Categories: BI & Warehousing

Changes in BI Server Cache Behaviour in OBIEE 12c : OBIS_REFRESH_CACHE

Tue, 2016-05-31 10:36

The OBIEE BI Server cache can be a great way of providing a performance boost to response times for end users – so long as it’s implemented carefully. Done wrong, and you’re papering over the cracks and heading for doom; done right, and it’s the ‘icing on the cake’. You can read more about how to use it properly here, and watch a video I did about it here. In this article we’ll see how the BI Server cache has changed in OBIEE 12c in a way that could prove somewhat perplexing to developers used to OBIEE 11g.

The BI Server cache works by inspecting queries as they are sent to the BI Server, and deciding if an existing cache entry can be used to provide the data. This can include direct hits (i.e. the same query being run again), or more advanced cases, where a subset or aggregation of an existing cache entry could be used. If a cache entry is used then a trip to the database is avoided and response times will typically be better – particularly if more than one database query would have been involved, or lots of additional post-processing on the BI Server.

When an analysis or dashboard is run, Presentation Services generates the necessary Logical SQL to return the data needed, and sends this to the BI Server. It’s at this point that the cache will, or won’t, kick in. The BI Server will accept Logical SQL from other sources than Presentation Services – in fact, any JDBC or ODBC client. This is useful as it enables us to validate behaviour that we’re observing and see how it can apply elsewhere.

When you build an Analysis in OBIEE 11g (and before), the cache will be used if applicable. Each time you add a column, or hit refresh, you’ll get an entry back from the cache if one exists. This has benefits – speed – but disadvantages too. When the data in the database changes, you will still get a cache hit, regardless. The only way to force OBIEE to show you the latest version of the data is to purge the cache first. You can target cache purges based on databases, tables, or even specific queries – but you do need to purge it.

What’s changed in OBIEE 12c is that when you click “Refresh” on an Analysis or Dashboard, the query is re-run against the source and the cache re-populated. Even if you have an existing cache entry, and even if the underlying data has not changed, if you hit Refresh, the cache will not be used. Which kind of makes sense, since “refresh” probably should indeed mean that.

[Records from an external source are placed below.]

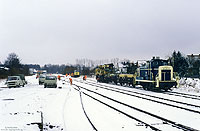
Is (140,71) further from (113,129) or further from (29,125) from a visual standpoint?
(29,125)

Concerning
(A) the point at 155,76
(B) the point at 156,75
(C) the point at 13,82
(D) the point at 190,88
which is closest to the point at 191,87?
(D) the point at 190,88

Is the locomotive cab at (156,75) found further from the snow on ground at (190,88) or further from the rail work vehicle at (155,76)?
the snow on ground at (190,88)

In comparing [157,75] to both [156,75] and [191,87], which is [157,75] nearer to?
[156,75]

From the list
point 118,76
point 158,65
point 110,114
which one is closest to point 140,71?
point 158,65

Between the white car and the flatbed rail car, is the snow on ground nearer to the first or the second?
the flatbed rail car

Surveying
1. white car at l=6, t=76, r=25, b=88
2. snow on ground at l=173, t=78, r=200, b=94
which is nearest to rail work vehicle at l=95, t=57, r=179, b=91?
snow on ground at l=173, t=78, r=200, b=94

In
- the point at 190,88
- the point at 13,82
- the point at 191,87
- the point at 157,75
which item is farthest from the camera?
the point at 13,82

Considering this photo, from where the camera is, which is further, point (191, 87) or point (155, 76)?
point (191, 87)

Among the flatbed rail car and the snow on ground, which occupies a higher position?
the flatbed rail car

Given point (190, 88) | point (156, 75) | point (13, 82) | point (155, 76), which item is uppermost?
point (156, 75)

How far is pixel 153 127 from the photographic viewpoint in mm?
7559

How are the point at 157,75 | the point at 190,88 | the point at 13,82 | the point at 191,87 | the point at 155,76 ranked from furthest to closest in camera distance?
the point at 13,82
the point at 191,87
the point at 190,88
the point at 155,76
the point at 157,75

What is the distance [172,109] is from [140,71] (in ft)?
41.4

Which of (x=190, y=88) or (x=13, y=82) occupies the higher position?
(x=13, y=82)
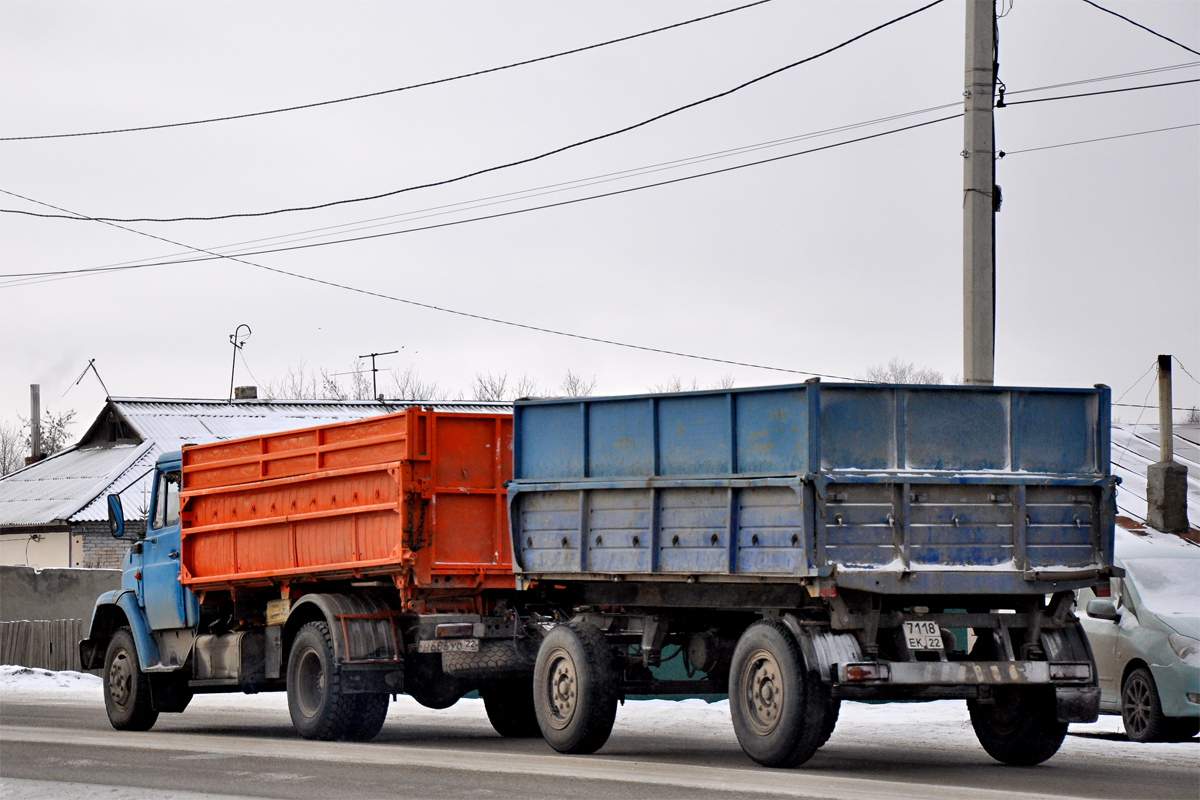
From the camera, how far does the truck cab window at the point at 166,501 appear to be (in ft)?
53.8

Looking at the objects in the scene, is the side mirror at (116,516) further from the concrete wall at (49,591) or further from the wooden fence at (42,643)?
the concrete wall at (49,591)

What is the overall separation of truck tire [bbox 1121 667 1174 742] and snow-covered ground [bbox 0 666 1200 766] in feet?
0.57

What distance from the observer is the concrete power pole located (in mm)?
14031

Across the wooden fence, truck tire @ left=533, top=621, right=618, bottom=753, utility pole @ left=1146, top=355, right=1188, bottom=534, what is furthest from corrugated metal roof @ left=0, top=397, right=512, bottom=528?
Result: truck tire @ left=533, top=621, right=618, bottom=753

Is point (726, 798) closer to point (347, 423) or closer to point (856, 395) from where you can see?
point (856, 395)

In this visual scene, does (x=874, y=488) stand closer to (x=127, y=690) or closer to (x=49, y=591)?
(x=127, y=690)

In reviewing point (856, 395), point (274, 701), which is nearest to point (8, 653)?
point (274, 701)

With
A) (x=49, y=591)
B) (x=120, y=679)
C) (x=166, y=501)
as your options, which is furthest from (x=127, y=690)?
(x=49, y=591)

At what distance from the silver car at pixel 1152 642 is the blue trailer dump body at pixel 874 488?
9.27ft

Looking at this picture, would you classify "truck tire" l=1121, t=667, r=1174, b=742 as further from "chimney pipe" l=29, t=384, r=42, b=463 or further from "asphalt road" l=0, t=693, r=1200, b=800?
"chimney pipe" l=29, t=384, r=42, b=463

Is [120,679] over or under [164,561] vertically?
under

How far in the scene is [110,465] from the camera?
4588 centimetres

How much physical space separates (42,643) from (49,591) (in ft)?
6.84

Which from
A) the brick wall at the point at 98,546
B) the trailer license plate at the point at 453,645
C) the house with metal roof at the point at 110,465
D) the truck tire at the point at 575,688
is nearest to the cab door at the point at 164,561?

Digging into OBIEE Cache Behaviour

Let’s prove this out. I’ve got SampleApp v506 (OBIEE 11.1.1.9), and SampleApp v511 (OBIEE 12.2.1). First off, I’ll clear the cache on each, using call saPurgeAllCache();, run via Issue SQL:

Then I can use another BI Server procedure call to view the current cache contents (new in 11.1.1.9), call NQS_GetAllCacheEntries(). For this one particularly make sure you’ve un-ticked “Use Oracle BI Presentation Services Cache”. This is different from the BI Server cache which is the subject of this article, and as the name implies is a cache that Presentation Services keeps.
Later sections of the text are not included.